The primary impact of such geopolitical threats may be on energy or oil prices once again.
Gourinchas added that the IMF’s risk models now account for shocks to energy prices, trade, and labor migration, stressing that transmission mechanisms have become more complex.
“There isn’t a single answer,” he said. “You have to think about energy markets, trade spill-overs, and even labor mobility to assess the full impact.”
“We already have geopolitical risks with us, and the question is where they might manifest themselves,” he explained. “If they lead to disruption in energy markets in particular, that could have an adverse effect on the global economy.”
Beyond market risks, the Fund highlighted structural pressures: weaker immigration inflows leading to a reduced labor market, widening fiscal vulnerabilities, and political interference threatening the independence of economic institutions. Climate-related commodity price spikes and financial fragilities could amplify downside risks.
Still, the IMF said breakthroughs in trade negotiations or faster productivity growth from AI could lift the outlook. To rebuild confidence, it urged rules-based trade policy road maps, fiscal consolidation through “realistic, balanced plans,” and stronger monetary policy credibility.
Potential risks
- Policy uncertainty – prolonged uncertainty could weaken consumption and investment.
- Protectionism – further escalation of tariffs and nontariff barriers may suppress investment, disrupt supply chains, and stifle productivity growth.
- Labor supply shocks – restrictive immigration policies could reduce growth, especially in economies with aging populations and skill shortages.
- Fiscal vulnerabilities – high debt levels and fragile fiscal positions could interact with rising borrowing costs and create rollover risks for sovereigns.
- Financial market fragilities – elevated risks in markets could amplify shocks as interest rates remain high.
- Tech-stock correction – an abrupt repricing of technology equities, triggered by weaker AI-related earnings or productivity gains, could end the AI boom and spill over into global financial stability.

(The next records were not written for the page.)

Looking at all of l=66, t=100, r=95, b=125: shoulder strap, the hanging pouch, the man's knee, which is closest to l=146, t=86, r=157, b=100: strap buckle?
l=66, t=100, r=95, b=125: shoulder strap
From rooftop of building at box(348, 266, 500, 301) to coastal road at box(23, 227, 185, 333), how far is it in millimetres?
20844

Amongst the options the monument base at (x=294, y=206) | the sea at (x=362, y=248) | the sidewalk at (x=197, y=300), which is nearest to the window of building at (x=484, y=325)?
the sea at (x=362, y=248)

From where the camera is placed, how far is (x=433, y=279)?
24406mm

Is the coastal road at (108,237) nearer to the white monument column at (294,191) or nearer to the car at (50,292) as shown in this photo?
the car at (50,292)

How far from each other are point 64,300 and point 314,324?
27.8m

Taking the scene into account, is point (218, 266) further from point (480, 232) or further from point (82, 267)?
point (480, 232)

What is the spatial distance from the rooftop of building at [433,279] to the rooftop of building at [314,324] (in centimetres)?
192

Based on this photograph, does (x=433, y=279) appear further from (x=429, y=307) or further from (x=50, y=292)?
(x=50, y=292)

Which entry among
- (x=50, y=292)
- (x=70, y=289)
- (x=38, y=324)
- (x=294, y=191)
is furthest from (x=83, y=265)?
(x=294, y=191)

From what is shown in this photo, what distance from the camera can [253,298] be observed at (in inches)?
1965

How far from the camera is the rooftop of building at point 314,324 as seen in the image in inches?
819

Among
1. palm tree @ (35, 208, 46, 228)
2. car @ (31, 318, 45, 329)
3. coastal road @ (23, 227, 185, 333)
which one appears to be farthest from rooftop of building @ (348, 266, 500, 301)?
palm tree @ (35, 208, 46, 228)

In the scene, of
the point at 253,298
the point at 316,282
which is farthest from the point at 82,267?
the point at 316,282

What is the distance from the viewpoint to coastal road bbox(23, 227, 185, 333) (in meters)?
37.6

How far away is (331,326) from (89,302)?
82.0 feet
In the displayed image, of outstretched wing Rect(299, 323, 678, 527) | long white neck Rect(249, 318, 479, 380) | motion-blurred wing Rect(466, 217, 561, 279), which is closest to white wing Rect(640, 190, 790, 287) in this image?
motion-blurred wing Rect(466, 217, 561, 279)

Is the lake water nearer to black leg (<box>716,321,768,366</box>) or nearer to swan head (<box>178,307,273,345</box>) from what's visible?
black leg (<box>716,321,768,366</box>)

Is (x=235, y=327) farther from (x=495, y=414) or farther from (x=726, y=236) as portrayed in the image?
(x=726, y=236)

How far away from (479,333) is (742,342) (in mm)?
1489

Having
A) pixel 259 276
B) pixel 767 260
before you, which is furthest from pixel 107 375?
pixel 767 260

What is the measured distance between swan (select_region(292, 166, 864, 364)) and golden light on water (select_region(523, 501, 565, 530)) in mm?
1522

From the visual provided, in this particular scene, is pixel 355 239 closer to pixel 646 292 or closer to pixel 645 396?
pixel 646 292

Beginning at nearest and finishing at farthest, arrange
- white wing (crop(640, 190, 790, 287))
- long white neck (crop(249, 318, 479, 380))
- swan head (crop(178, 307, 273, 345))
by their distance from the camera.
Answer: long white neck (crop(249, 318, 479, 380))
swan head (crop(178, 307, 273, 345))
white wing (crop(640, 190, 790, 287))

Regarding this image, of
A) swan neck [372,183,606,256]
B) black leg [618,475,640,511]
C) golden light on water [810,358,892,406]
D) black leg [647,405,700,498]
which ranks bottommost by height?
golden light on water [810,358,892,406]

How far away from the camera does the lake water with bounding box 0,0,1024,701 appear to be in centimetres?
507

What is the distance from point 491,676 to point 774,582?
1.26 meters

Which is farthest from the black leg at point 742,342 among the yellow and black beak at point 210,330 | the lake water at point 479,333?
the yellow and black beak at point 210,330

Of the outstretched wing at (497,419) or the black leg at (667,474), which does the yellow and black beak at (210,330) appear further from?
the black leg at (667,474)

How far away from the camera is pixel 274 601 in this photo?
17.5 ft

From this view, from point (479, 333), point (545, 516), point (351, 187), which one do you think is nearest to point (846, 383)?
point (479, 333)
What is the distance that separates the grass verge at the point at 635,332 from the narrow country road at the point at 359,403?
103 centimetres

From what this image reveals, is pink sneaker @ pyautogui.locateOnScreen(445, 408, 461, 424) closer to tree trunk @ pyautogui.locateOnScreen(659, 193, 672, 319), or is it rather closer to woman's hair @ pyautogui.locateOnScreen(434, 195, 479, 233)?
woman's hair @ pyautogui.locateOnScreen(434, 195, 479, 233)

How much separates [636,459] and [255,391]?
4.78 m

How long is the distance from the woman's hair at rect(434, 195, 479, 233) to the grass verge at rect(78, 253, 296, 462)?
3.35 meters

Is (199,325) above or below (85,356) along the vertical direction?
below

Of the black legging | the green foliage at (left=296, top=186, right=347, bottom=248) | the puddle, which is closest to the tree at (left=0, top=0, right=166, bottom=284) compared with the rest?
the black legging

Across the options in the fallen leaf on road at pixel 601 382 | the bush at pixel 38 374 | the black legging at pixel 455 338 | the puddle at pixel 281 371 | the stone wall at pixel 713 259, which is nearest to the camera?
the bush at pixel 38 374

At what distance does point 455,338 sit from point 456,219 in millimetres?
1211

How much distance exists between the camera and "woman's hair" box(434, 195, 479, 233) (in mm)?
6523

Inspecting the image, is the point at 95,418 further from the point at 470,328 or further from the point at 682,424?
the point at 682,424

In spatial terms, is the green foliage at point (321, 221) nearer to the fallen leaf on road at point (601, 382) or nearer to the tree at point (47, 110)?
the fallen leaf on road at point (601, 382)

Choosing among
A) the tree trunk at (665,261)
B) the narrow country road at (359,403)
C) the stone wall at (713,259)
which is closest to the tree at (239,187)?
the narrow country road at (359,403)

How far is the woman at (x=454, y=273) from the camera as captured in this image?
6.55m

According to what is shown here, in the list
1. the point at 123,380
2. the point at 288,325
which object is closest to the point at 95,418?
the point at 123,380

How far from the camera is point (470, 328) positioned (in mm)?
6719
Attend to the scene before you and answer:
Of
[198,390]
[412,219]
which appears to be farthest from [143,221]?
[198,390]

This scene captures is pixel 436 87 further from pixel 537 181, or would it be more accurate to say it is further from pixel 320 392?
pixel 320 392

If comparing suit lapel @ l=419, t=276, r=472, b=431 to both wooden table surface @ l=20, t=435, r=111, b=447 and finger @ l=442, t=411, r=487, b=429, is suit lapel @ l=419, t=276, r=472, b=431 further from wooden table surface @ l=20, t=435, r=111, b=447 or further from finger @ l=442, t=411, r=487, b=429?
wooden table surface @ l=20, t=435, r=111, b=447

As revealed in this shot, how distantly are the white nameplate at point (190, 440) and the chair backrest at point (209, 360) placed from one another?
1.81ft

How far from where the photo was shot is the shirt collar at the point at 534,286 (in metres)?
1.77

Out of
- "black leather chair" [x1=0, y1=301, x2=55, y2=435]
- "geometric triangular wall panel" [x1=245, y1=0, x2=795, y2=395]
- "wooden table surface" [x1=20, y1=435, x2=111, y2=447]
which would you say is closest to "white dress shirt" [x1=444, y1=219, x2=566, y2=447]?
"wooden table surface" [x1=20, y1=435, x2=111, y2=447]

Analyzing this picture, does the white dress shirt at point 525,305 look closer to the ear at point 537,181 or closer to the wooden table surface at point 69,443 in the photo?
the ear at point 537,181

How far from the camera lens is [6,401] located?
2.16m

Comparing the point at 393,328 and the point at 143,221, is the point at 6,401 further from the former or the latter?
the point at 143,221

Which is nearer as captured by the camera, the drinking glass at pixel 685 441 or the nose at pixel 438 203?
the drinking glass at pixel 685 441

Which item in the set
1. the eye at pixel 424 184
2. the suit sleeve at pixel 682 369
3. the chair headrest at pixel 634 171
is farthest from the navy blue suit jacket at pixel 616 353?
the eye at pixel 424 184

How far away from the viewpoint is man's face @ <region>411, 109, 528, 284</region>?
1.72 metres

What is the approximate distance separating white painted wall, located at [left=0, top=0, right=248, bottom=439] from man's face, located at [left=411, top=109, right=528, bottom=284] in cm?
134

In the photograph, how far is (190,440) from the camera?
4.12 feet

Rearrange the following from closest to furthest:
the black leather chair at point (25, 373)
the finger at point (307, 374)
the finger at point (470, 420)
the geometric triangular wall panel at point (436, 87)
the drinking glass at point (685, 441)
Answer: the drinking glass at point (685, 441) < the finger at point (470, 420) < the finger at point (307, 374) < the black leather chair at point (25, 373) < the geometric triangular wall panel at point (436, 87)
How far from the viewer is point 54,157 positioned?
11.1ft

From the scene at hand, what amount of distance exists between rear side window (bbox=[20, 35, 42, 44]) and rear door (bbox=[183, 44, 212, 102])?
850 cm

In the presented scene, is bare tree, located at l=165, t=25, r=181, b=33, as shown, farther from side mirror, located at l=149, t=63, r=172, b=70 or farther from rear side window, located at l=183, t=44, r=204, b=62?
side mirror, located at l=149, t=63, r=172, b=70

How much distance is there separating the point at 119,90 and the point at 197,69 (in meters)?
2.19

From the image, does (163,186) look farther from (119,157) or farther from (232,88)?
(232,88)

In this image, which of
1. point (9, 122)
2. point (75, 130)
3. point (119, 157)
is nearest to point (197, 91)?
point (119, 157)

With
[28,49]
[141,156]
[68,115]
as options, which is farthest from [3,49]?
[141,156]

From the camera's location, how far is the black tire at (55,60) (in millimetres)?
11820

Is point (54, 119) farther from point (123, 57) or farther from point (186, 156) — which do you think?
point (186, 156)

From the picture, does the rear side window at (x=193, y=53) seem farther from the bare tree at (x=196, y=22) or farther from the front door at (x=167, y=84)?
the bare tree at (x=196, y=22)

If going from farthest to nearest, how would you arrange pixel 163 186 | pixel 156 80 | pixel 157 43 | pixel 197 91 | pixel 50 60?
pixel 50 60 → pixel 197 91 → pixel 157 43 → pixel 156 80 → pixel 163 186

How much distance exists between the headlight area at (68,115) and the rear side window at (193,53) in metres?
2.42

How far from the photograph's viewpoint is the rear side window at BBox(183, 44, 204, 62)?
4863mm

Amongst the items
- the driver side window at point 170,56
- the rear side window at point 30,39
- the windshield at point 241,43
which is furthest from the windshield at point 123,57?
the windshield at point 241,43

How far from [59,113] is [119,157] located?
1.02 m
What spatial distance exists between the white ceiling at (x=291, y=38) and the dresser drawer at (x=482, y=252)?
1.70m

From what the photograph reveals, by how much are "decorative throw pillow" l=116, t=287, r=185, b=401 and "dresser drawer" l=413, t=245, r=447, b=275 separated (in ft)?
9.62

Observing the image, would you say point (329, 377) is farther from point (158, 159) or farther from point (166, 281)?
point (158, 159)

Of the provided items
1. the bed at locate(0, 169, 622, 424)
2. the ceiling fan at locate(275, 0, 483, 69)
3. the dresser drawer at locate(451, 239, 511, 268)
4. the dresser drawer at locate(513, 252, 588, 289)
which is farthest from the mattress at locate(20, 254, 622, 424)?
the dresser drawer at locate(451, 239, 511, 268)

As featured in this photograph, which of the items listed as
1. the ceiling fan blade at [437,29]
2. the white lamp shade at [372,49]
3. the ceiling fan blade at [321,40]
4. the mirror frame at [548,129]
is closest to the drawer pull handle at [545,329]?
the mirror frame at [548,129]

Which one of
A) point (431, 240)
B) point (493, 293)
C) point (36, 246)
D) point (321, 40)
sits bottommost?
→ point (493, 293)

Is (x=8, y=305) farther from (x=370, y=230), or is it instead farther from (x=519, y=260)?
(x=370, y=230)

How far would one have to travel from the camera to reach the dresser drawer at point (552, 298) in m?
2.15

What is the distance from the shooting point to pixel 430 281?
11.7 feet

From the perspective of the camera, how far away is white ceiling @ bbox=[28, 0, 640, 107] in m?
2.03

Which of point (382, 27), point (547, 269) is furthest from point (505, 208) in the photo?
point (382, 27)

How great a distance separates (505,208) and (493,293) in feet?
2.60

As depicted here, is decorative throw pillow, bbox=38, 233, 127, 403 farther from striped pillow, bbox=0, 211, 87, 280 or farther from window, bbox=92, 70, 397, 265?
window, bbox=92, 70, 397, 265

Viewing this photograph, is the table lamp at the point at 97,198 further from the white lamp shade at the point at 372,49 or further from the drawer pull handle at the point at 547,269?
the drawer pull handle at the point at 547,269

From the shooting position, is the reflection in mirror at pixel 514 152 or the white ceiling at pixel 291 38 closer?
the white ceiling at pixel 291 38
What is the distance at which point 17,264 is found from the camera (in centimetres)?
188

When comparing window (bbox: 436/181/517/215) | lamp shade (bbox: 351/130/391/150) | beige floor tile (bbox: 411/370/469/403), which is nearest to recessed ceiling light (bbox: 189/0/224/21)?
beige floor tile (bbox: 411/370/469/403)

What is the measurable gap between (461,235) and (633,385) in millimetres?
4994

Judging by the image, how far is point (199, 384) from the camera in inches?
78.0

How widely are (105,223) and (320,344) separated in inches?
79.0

- Institutional pressures – political interference or reduced independence of key economic institutions, such as central banks, could erode policy credibility and undermine decision-making.
- Commodity-price spikes – shocks from climate events or geopolitical tensions could drive up energy and food prices, particularly harming low-income, commodity-importing countries.
Potential positives
- Breakthrough in trade negotiations – could lower tariffs and reduce uncertainty across global markets.
- Renewed reform momentum – structural reforms aimed at addressing current challenges could boost medium-term growth.
- Faster productivity growth from AI – broader adoption of artificial intelligence could deliver economy-wide efficiency and output gains.